There’s a reason so many people have been jumping onto the CD bandwagon. CD rates are sitting at record highs, with many 12-month CDs offering a 5% APY. That’s a pretty sweet deal considering you’re not taking on any risk in opening a CD (provided your bank is FDIC-insured and your deposit is limited to $250,000).
But while you might consider a 5% CD a deal that’s too good to be true, the reality is that you can actually do a lot better than 5%. And if you’re looking at a long savings window, you’re probably far better off investing your money than settling for what a CD will pay you.
A stock portfolio could do so much more for your money
There’s a world of difference between putting money into a CD vs. using it to buy stocks. With a CD, as mentioned, your deposit is guaranteed. That’s never the case when you buy stocks. You could invest $10,000 in a portfolio of stocks only to see its value plunge to $8,000 in just a few months’ time.
But there’s a big upside to putting money into stocks instead of CDs — you’re likely to score a much higher return over the long run. That could spell the difference between meeting your financial goals and falling short.
Today’s CD rates are higher than usual. But even today’s 5% rates pale in comparison to the stock market’s average annual 10% return over the past 50 years.

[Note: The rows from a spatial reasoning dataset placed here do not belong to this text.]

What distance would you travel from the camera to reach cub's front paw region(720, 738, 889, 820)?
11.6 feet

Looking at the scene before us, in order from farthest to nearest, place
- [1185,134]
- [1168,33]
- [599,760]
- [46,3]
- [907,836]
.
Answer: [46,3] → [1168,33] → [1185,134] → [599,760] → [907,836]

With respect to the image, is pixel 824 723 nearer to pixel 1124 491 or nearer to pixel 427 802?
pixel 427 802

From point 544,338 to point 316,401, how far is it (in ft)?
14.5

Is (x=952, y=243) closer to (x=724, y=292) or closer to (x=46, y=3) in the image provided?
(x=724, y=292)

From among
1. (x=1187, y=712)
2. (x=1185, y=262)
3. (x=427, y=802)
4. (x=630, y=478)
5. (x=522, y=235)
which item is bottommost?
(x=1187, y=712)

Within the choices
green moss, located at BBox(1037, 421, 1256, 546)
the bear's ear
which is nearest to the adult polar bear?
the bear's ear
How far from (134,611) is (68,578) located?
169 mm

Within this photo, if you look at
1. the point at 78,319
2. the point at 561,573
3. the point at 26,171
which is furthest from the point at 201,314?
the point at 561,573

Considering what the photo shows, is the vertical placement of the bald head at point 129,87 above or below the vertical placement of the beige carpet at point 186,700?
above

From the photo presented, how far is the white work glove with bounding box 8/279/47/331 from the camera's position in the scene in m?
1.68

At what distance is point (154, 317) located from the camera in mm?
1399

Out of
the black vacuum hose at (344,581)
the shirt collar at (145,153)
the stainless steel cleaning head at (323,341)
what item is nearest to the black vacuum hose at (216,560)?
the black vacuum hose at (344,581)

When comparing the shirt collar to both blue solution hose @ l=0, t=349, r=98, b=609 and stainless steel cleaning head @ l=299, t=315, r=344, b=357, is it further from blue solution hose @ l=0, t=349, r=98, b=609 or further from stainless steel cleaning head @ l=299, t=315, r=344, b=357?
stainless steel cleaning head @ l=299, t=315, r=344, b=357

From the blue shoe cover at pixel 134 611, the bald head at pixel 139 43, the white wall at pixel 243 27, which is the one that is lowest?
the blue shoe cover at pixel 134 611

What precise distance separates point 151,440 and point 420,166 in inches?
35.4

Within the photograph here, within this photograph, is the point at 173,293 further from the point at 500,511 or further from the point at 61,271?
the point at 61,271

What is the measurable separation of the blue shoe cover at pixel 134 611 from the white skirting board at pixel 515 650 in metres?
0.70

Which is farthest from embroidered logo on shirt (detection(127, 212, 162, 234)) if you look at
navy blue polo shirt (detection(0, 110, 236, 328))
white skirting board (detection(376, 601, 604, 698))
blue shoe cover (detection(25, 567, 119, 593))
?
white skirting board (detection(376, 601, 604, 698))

You should also know that 10% return accounts for years of outstanding stock market performance and years of losses. This should tell you that if you’re a long-term investor, you’re more likely to make money in the stock market than not.
How much could you make with stocks vs. CDs?
Now, let’s see what sort of a difference a stock portfolio might make for your goals vs. a CD strategy. If we assume that CDs will continue paying 5% for the next 25 years (they won’t, but we’ll go with it), a $10,000 deposit today has the potential to grow into almost $34,000. So in that case, you’re looking at about a $24,000 gain.
But let’s say you put that $10,000 into a stock portfolio instead. At 10% over the next 25 years, you’re looking at a balance of about $108,000. That’s a $98,000 gain — about four-times the gain you’d be looking at with CDs. And whether you’re saving that money for college, retirement, or something else, $98,000 is apt to do you a lot more good than $34,000.
Don’t be lured by today’s CD rates
It makes sense to go after a 5% CD when you’re saving for a short period and it’s not safe to put your money in stocks. That generally means a period of five years or less.
But for a long-term savings window, investing in stocks is a better bet. Sticking with CDs means settling for a lower return, and one that’s likely to inch downward as interest rate cuts start to take hold.
If the idea of investing in stocks makes you nervous, you can mitigate that risk by assembling a diversified portfolio — meaning, investing in companies across different industries. But if that seems daunting to you, you can buy shares of an S&P 500 ETF (exchange-traded fund) that give you built-in diversification.
This strategy basically has you investing in the stock market on a whole. And while you are taking on risk, the reward has the potential to be huge.